Project 3: Molecular Dynamics Short-Range Force Computation — CPU Performance Optimization

0. Getting Started

Project 3 is a Coding Project, so you should accept your homework via GitHub Classroom link first. This repository has starter code template.

For convenience, this year we offer you a unified Online Judge with SSH protocal. You can see below instructions to set up. But you SHOULD ALSO push to GitHub and then submit to Gradescope. We will review your code through Gradescope platform. But we'll use rejudge on SOJ, and use this result as final score.

IMPORTANT NOTICE

In order to improve your AI skills for coding, this year, we canceled Top-30 score, and allows you to use AI for any exploration. But we WILL ALSO check plagiarism. And for those who're at top-30 speed up ratio or if you receieved a request, you should submit your WriteUp to hezb2023<at>shanghaitech.edu.cn and hanlt2025<at>shanghaitech.edu.cn. If you're using AI, please attach your complete AI conversation flow below. We'll check carefully and share some good ideas or writeups after this project for you all to study!

1. Physics Background

1.1 Lennard-Jones Potential

Molecular Dynamics (MD) simulation numerically evolves the trajectories of a large number of particles by solving Newton's equations of motion. It is a core method in computational chemistry, materials science, and biophysics (software packages such as GROMACS, LAMMPS, and NAMD consume billions of CPU core-hours worldwide every day).

Lennard-Jones (LJ) potential is the most classical model for describing non-bonded interactions (van der Waals forces + short-range repulsion):

$U_{LJ}(r) = 4\varepsilon \left[ \left(\frac{\sigma}{r}\right)^{12} - \left(\frac{\sigma}{r}\right)^{6} \right]$

where:

$r$ is the distance between two particles
$\sigma$ determines the equilibrium distance (the potential energy minimum is at $r = 2^{1/6}\sigma$ )

_DATA SHOWN_:
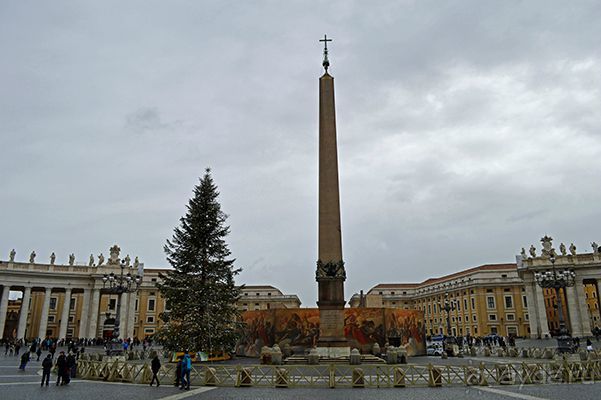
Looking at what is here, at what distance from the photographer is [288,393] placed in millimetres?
13180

_STATED TASK 1_: According to the project page, which result is used as the final score?
_STATED TASK 2_: List every molecular dynamics software package that the project page names.
_STATED TASK 3_: Write out the stretch of the project page from "1.1 Lennard-Jones Potential" through "worldwide every day).", with "atoms" in place of "particles".

_FULL OUTPUT 1_: The result of the rejudge on SOJ.

_FULL OUTPUT 2_: GROMACS, LAMMPS, NAMD

_FULL OUTPUT 3_:
1.1 Lennard-Jones Potential

Molecular Dynamics (MD) simulation numerically evolves the trajectories of a large number of atoms by solving Newton's equations of motion. It is a core method in computational chemistry, materials science, and biophysics (software packages such as GROMACS, LAMMPS, and NAMD consume billions of CPU core-hours worldwide every day).